§ Task brief
All entries must be transcribed exactly, down to the last character.

Items from a data source:
────────────────────

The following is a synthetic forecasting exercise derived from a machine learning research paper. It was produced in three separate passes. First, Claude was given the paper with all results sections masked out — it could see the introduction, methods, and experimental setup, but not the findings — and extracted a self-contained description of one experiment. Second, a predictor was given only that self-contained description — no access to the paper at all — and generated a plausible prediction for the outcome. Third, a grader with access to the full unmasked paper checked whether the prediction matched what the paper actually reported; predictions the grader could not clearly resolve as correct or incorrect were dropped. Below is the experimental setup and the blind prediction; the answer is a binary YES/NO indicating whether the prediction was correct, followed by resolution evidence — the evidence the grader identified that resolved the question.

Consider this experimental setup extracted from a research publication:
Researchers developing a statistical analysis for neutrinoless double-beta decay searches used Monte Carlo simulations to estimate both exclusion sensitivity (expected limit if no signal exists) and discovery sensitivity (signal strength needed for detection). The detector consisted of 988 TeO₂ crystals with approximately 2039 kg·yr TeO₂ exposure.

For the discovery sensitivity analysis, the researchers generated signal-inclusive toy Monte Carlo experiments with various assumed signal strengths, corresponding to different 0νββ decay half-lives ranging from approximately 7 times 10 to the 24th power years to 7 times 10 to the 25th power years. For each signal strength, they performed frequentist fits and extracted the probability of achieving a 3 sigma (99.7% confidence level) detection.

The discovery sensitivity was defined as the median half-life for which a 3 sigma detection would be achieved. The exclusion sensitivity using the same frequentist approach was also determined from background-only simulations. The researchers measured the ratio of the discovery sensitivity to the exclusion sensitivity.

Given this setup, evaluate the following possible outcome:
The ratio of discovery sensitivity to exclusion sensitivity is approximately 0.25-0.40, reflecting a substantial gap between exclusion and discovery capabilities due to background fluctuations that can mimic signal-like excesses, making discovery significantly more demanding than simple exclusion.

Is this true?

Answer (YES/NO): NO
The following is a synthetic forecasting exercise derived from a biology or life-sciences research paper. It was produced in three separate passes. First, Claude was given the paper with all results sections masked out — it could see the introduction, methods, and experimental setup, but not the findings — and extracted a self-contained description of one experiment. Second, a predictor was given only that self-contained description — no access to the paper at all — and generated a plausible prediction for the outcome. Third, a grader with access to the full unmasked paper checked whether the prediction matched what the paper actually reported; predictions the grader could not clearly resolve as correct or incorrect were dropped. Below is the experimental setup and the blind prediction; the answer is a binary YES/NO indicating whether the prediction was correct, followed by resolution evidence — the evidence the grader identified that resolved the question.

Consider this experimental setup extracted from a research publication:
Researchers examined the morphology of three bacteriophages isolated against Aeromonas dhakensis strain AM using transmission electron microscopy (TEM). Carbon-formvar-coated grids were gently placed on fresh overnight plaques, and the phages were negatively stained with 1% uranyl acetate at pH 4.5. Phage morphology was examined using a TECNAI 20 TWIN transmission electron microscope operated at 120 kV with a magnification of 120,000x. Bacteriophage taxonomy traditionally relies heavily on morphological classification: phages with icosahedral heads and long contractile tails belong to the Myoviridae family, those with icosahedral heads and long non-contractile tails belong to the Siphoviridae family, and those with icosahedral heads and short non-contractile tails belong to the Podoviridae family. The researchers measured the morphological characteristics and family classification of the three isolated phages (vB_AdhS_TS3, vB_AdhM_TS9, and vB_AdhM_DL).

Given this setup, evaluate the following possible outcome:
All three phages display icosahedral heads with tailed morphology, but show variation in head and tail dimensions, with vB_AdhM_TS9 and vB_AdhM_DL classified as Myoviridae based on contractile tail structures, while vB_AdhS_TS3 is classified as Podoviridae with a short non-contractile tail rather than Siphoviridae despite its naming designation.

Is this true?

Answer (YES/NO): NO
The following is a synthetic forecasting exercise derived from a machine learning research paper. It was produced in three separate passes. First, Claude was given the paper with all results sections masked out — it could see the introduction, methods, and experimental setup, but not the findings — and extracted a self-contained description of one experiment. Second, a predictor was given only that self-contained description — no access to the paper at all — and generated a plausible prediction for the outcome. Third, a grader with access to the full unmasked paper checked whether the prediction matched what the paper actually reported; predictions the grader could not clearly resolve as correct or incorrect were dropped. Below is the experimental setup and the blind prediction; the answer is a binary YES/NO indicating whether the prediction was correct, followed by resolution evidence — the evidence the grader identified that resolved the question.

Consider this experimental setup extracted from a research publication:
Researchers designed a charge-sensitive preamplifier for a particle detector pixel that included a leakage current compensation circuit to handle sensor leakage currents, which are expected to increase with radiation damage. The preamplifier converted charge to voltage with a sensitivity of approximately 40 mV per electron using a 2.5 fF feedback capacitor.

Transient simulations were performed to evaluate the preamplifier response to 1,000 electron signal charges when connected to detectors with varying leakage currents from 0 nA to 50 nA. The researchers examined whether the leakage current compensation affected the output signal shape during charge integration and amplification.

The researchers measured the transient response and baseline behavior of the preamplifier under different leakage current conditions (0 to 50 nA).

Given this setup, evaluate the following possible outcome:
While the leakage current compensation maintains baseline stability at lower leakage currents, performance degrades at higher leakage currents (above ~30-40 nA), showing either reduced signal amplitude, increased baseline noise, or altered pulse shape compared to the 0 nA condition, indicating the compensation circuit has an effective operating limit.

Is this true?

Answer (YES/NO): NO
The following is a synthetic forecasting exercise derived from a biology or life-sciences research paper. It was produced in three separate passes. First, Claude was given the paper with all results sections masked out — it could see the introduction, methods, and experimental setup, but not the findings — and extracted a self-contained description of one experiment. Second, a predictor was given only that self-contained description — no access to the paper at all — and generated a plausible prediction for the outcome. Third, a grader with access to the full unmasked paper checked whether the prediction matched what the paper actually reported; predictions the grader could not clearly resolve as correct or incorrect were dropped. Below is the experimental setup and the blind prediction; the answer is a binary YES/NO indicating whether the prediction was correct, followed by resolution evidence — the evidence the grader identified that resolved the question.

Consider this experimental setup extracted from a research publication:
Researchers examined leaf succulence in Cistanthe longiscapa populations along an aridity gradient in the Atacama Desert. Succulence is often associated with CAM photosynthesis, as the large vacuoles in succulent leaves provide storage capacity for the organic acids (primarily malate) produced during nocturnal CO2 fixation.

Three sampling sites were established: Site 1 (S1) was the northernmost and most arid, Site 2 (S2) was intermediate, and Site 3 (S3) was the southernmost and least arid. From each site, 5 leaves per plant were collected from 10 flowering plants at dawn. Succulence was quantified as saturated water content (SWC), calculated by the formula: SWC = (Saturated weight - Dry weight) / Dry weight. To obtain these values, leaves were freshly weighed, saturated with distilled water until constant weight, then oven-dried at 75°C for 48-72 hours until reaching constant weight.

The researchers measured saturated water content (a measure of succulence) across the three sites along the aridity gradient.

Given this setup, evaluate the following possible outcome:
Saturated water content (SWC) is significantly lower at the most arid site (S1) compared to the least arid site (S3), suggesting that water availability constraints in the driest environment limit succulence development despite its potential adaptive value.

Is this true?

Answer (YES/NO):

────────────────────

§ Response
The following is a synthetic forecasting exercise derived from a machine learning research paper. It was produced in three separate passes. First, Claude was given the paper with all results sections masked out — it could see the introduction, methods, and experimental setup, but not the findings — and extracted a self-contained description of one experiment. Second, a predictor was given only that self-contained description — no access to the paper at all — and generated a plausible prediction for the outcome. Third, a grader with access to the full unmasked paper checked whether the prediction matched what the paper actually reported; predictions the grader could not clearly resolve as correct or incorrect were dropped. Below is the experimental setup and the blind prediction; the answer is a binary YES/NO indicating whether the prediction was correct, followed by resolution evidence — the evidence the grader identified that resolved the question.

Consider this experimental setup extracted from a research publication:
Researchers developing a statistical analysis for neutrinoless double-beta decay searches used Monte Carlo simulations to estimate both exclusion sensitivity (expected limit if no signal exists) and discovery sensitivity (signal strength needed for detection). The detector consisted of 988 TeO₂ crystals with approximately 2039 kg·yr TeO₂ exposure.

For the discovery sensitivity analysis, the researchers generated signal-inclusive toy Monte Carlo experiments with various assumed signal strengths, corresponding to different 0νββ decay half-lives ranging from approximately 7 times 10 to the 24th power years to 7 times 10 to the 25th power years. For each signal strength, they performed frequentist fits and extracted the probability of achieving a 3 sigma (99.7% confidence level) detection.

The discovery sensitivity was defined as the median half-life for which a 3 sigma detection would be achieved. The exclusion sensitivity using the same frequentist approach was also determined from background-only simulations. The researchers measured the ratio of the discovery sensitivity to the exclusion sensitivity.

Given this setup, evaluate the following possible outcome:
The ratio of discovery sensitivity to exclusion sensitivity is approximately 0.25-0.40, reflecting a substantial gap between exclusion and discovery capabilities due to background fluctuations that can mimic signal-like excesses, making discovery significantly more demanding than simple exclusion.

Is this true?

Answer (YES/NO): NO
The following is a synthetic forecasting exercise derived from a biology or life-sciences research paper. It was produced in three separate passes. First, Claude was given the paper with all results sections masked out — it could see the introduction, methods, and experimental setup, but not the findings — and extracted a self-contained description of one experiment. Second, a predictor was given only that self-contained description — no access to the paper at all — and generated a plausible prediction for the outcome. Third, a grader with access to the full unmasked paper checked whether the prediction matched what the paper actually reported; predictions the grader could not clearly resolve as correct or incorrect were dropped. Below is the experimental setup and the blind prediction; the answer is a binary YES/NO indicating whether the prediction was correct, followed by resolution evidence — the evidence the grader identified that resolved the question.

Consider this experimental setup extracted from a research publication:
Researchers examined the morphology of three bacteriophages isolated against Aeromonas dhakensis strain AM using transmission electron microscopy (TEM). Carbon-formvar-coated grids were gently placed on fresh overnight plaques, and the phages were negatively stained with 1% uranyl acetate at pH 4.5. Phage morphology was examined using a TECNAI 20 TWIN transmission electron microscope operated at 120 kV with a magnification of 120,000x. Bacteriophage taxonomy traditionally relies heavily on morphological classification: phages with icosahedral heads and long contractile tails belong to the Myoviridae family, those with icosahedral heads and long non-contractile tails belong to the Siphoviridae family, and those with icosahedral heads and short non-contractile tails belong to the Podoviridae family. The researchers measured the morphological characteristics and family classification of the three isolated phages (vB_AdhS_TS3, vB_AdhM_TS9, and vB_AdhM_DL).

Given this setup, evaluate the following possible outcome:
All three phages display icosahedral heads with tailed morphology, but show variation in head and tail dimensions, with vB_AdhM_TS9 and vB_AdhM_DL classified as Myoviridae based on contractile tail structures, while vB_AdhS_TS3 is classified as Podoviridae with a short non-contractile tail rather than Siphoviridae despite its naming designation.

Is this true?

Answer (YES/NO): NO
The following is a synthetic forecasting exercise derived from a machine learning research paper. It was produced in three separate passes. First, Claude was given the paper with all results sections masked out — it could see the introduction, methods, and experimental setup, but not the findings — and extracted a self-contained description of one experiment. Second, a predictor was given only that self-contained description — no access to the paper at all — and generated a plausible prediction for the outcome. Third, a grader with access to the full unmasked paper checked whether the prediction matched what the paper actually reported; predictions the grader could not clearly resolve as correct or incorrect were dropped. Below is the experimental setup and the blind prediction; the answer is a binary YES/NO indicating whether the prediction was correct, followed by resolution evidence — the evidence the grader identified that resolved the question.

Consider this experimental setup extracted from a research publication:
Researchers designed a charge-sensitive preamplifier for a particle detector pixel that included a leakage current compensation circuit to handle sensor leakage currents, which are expected to increase with radiation damage. The preamplifier converted charge to voltage with a sensitivity of approximately 40 mV per electron using a 2.5 fF feedback capacitor.

Transient simulations were performed to evaluate the preamplifier response to 1,000 electron signal charges when connected to detectors with varying leakage currents from 0 nA to 50 nA. The researchers examined whether the leakage current compensation affected the output signal shape during charge integration and amplification.

The researchers measured the transient response and baseline behavior of the preamplifier under different leakage current conditions (0 to 50 nA).

Given this setup, evaluate the following possible outcome:
While the leakage current compensation maintains baseline stability at lower leakage currents, performance degrades at higher leakage currents (above ~30-40 nA), showing either reduced signal amplitude, increased baseline noise, or altered pulse shape compared to the 0 nA condition, indicating the compensation circuit has an effective operating limit.

Is this true?

Answer (YES/NO): NO
The following is a synthetic forecasting exercise derived from a biology or life-sciences research paper. It was produced in three separate passes. First, Claude was given the paper with all results sections masked out — it could see the introduction, methods, and experimental setup, but not the findings — and extracted a self-contained description of one experiment. Second, a predictor was given only that self-contained description — no access to the paper at all — and generated a plausible prediction for the outcome. Third, a grader with access to the full unmasked paper checked whether the prediction matched what the paper actually reported; predictions the grader could not clearly resolve as correct or incorrect were dropped. Below is the experimental setup and the blind prediction; the answer is a binary YES/NO indicating whether the prediction was correct, followed by resolution evidence — the evidence the grader identified that resolved the question.

Consider this experimental setup extracted from a research publication:
Researchers examined leaf succulence in Cistanthe longiscapa populations along an aridity gradient in the Atacama Desert. Succulence is often associated with CAM photosynthesis, as the large vacuoles in succulent leaves provide storage capacity for the organic acids (primarily malate) produced during nocturnal CO2 fixation.

Three sampling sites were established: Site 1 (S1) was the northernmost and most arid, Site 2 (S2) was intermediate, and Site 3 (S3) was the southernmost and least arid. From each site, 5 leaves per plant were collected from 10 flowering plants at dawn. Succulence was quantified as saturated water content (SWC), calculated by the formula: SWC = (Saturated weight - Dry weight) / Dry weight. To obtain these values, leaves were freshly weighed, saturated with distilled water until constant weight, then oven-dried at 75°C for 48-72 hours until reaching constant weight.

The researchers measured saturated water content (a measure of succulence) across the three sites along the aridity gradient.

Given this setup, evaluate the following possible outcome:
Saturated water content (SWC) is significantly lower at the most arid site (S1) compared to the least arid site (S3), suggesting that water availability constraints in the driest environment limit succulence development despite its potential adaptive value.

Is this true?

Answer (YES/NO):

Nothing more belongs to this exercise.